───── Passage to read

I find very interesting that of the six non-singleton shared HVS-I sequences, four match those of Central European Neolithic (ht 5, 11, 13 and 14, plus singleton ht 4). The total percentage of coincidences is smaller than with Southern Neolithic but this grouping only has two matches with Minoan common haplotypes (ht 11 and 14, plus singleton ht 4), not any striking match.

Among modern populations the best fits seem to be the Balcans, Turkey and Middle East, both with five non-singleton matches out of six possible ones (ht 20 is only found in Turkey, click to expand if you don't see it, while ht 8 is found in the Balcans and the Middle East). 

So I would conclude that the Minoan sample fits well with a mix of Anatolian and Balcanic (or less likely Near Eastern) origin, after due founder effect, fitting also reasonably well with Danubian Neolithic and therefore with their likely (partial?) origins at the Balcanic Painted Ware Neolithic.

The greater pseudo-affinity with other populations, based only on overall frequency, seems to be inflated by four haplotypes only: ht 14 (the omnipresent CRS), ht 11 (apparently a common K variant), ht 4 (a relatively common T variant but only present in a single Minoan individual) and ht 12 (H5, again present only in an isolated case in the Minoan sample).

So let's please be careful and try not to mix quantity (frequency) with quality (relevant haplotype matches).

──────────
───── Records

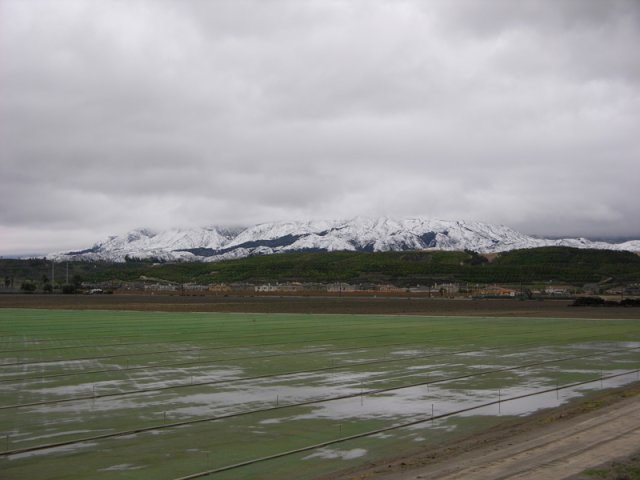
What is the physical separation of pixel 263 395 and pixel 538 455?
943 cm

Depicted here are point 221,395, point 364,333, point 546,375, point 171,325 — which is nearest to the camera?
point 221,395

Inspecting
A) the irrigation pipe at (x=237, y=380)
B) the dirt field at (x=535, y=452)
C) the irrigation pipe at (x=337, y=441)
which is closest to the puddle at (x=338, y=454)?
the irrigation pipe at (x=337, y=441)

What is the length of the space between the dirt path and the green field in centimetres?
127

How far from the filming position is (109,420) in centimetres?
1680

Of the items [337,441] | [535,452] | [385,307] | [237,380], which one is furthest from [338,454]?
[385,307]

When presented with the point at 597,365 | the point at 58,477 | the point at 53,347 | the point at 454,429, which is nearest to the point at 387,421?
the point at 454,429

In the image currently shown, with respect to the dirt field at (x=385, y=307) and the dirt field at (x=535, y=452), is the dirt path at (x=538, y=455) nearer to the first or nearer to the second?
the dirt field at (x=535, y=452)

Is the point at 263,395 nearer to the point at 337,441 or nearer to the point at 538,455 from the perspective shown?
the point at 337,441

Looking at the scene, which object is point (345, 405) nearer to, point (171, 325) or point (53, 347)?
point (53, 347)

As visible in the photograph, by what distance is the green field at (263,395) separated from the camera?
13.5 m

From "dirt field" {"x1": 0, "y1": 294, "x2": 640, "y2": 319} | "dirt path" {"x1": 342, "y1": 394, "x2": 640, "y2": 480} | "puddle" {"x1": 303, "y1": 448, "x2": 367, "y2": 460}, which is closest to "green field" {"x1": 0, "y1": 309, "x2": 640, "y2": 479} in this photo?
"puddle" {"x1": 303, "y1": 448, "x2": 367, "y2": 460}

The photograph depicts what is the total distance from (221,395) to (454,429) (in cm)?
756

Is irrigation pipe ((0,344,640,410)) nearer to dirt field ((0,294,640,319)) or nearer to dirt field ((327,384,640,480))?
dirt field ((327,384,640,480))

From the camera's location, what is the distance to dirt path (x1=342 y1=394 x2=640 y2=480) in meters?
11.9
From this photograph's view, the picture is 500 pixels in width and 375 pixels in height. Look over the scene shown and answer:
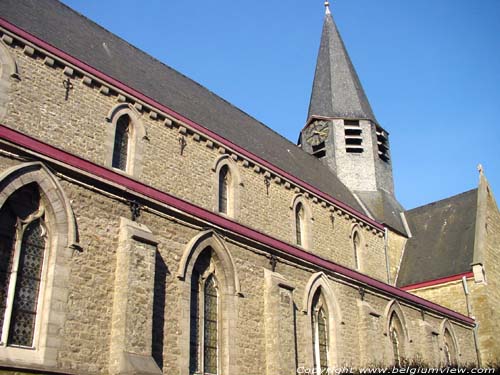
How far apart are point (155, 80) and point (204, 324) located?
827 centimetres

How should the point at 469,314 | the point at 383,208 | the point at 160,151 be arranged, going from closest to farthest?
1. the point at 160,151
2. the point at 469,314
3. the point at 383,208

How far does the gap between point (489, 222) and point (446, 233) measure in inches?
63.7

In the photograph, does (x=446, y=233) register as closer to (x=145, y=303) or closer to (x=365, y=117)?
(x=365, y=117)

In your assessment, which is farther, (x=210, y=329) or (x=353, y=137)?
(x=353, y=137)

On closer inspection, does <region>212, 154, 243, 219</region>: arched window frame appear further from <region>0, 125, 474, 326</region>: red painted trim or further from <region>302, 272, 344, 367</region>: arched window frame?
<region>302, 272, 344, 367</region>: arched window frame

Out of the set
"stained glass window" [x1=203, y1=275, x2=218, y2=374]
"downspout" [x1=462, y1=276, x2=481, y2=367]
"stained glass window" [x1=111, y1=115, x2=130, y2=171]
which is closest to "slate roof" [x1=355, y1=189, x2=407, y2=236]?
"downspout" [x1=462, y1=276, x2=481, y2=367]

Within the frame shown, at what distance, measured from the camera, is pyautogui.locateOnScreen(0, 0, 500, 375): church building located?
9117 millimetres

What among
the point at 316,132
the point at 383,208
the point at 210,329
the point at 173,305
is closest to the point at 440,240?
the point at 383,208

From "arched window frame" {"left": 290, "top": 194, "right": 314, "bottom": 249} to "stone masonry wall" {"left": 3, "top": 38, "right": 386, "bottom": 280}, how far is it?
0.44 ft

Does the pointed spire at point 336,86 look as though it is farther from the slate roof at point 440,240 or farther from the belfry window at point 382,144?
the slate roof at point 440,240

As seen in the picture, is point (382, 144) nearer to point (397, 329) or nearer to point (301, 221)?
point (301, 221)

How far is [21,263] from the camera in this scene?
8859mm

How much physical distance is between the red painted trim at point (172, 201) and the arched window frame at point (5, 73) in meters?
2.83

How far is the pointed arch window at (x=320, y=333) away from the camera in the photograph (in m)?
13.6
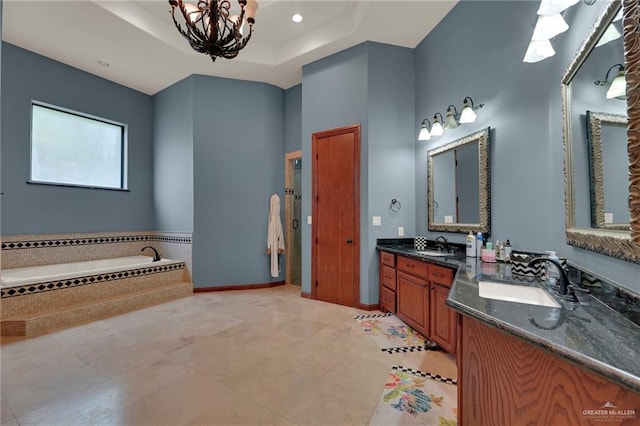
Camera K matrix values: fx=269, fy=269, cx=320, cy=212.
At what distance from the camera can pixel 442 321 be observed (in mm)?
2268

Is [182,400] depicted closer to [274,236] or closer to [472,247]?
[472,247]

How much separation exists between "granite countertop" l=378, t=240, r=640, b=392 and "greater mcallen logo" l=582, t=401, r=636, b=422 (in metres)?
0.11

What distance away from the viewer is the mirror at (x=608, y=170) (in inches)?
42.4

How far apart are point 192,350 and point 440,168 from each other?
10.3 ft

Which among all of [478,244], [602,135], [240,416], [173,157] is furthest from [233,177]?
[602,135]

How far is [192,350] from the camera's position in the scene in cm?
241

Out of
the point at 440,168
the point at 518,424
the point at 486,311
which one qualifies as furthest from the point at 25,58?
the point at 518,424

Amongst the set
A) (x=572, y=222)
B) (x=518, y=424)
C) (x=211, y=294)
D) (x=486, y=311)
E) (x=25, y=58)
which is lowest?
(x=211, y=294)

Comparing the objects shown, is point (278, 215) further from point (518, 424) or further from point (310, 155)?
point (518, 424)

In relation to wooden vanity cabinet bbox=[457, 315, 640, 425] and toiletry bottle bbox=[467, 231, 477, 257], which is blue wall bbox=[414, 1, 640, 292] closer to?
toiletry bottle bbox=[467, 231, 477, 257]

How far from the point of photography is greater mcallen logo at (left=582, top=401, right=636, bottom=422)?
0.66m

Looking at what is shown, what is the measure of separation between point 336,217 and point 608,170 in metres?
2.70

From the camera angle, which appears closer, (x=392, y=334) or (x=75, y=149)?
(x=392, y=334)

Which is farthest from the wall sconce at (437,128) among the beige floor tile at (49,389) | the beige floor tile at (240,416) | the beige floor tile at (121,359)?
the beige floor tile at (49,389)
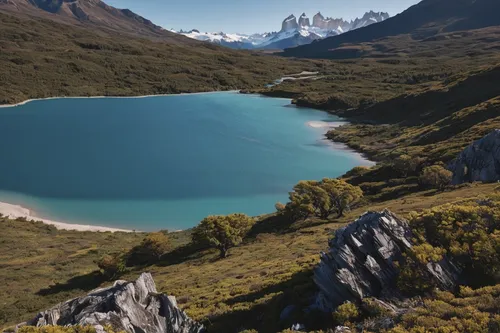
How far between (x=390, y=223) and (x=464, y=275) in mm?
3690

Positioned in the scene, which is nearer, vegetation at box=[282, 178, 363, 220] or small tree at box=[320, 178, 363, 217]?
vegetation at box=[282, 178, 363, 220]

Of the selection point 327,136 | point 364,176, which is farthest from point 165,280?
point 327,136

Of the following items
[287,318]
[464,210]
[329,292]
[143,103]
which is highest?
[143,103]

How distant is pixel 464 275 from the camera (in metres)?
15.9

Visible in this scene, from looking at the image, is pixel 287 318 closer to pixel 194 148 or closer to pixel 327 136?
pixel 194 148

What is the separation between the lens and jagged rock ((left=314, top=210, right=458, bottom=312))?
50.8 ft

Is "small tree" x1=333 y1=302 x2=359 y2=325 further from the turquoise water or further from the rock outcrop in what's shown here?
the turquoise water

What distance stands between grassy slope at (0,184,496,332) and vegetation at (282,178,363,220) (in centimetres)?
195

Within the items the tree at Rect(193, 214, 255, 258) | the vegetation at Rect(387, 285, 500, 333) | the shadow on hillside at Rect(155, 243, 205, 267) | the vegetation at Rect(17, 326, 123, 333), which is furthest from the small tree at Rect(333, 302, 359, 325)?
the shadow on hillside at Rect(155, 243, 205, 267)

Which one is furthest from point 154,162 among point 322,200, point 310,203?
point 322,200

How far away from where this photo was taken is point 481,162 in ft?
141

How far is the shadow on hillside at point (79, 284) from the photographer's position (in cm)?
3272

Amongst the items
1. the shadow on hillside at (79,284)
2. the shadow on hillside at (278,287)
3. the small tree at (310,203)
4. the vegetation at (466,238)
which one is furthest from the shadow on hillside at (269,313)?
the small tree at (310,203)

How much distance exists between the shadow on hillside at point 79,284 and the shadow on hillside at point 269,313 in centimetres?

──────────

◆ **Exercise instructions**:
1. Render this sentence from the passage on Minoan mitochondrial haplotypes in Spanish: "So let's please be careful and try not to mix quantity (frequency) with quality (relevant haplotype matches)."
2. Carry the passage on Minoan haplotype matches forward from its final sentence.
The records have no connection to the text.

◆ **Results for the exercise**:
1. Así que, por favor, tengamos cuidado e intentemos no mezclar la cantidad (frecuencia) con la calidad (coincidencias relevantes de haplotipos).

2.
The paper also includes a principal component analysis with a more detailed array of populations:


One of the most intriguing facts here is the near-identity between Minoan and modern Lasithi Plateau populations. It would seem logical but Wikipedia describes an instance of ethnic cleansing and later repopulation by the Venetians (emphasis mine):

The fertile soil of the plateau, due to alluvial run-off from melting snow, has attracted inhabitants since Neolithic times (6000 BC). Minoans and Dorians followed and the plateau has been continuously inhabited since then, except a period that started in 1293 and lasted for over two centuries during the Venetian occupation of Crete. During that time and due to frequent rebellions and strong resistance, villages were demolished, cultivation prohibited, and natives were forced to leave and forbidden to return under a penalty of death. A Venetian manuscript of the thirteenth century describes the troublesome plateau of Lasithi as spina nel cuore (di Venezia) - a thorn in the heart of Venice. Later, in the early 15th century, Venetian rulers allowed refugees from the Greek mainland (eastern Peloponnese) to settle in the plain and cultivate the land again.

Is this totally wrong? A brutal error? Erudite vandalism? I cannot say (and would appreciate knowledgeable feedback).

A clear issue is that the current inhabitants of the plateau have a distinctive genetic signature in their Y-DNA, quite different from that of other Cretans, with much higher frequencies of R1b and R1a and much much lower frequencies of the most common Cretan lineage: J2a1. However they also almost lack the main mainland Greek haplogroup E1b, what suggests that the recolonization from Peloponnese story is not correct either. 

Interestingly Cretan R1b, so important in Lasithi Plateau (almost 50%), is also largely derived from Western Europe (although the other half could be Balcanic), maybe via Italy, and cannot be ancestral to it (almost all the Western variant belongs to a derived subclade common in Italy, Central Europe and France: U152).

What is going on here then? I must admit that I do not really know.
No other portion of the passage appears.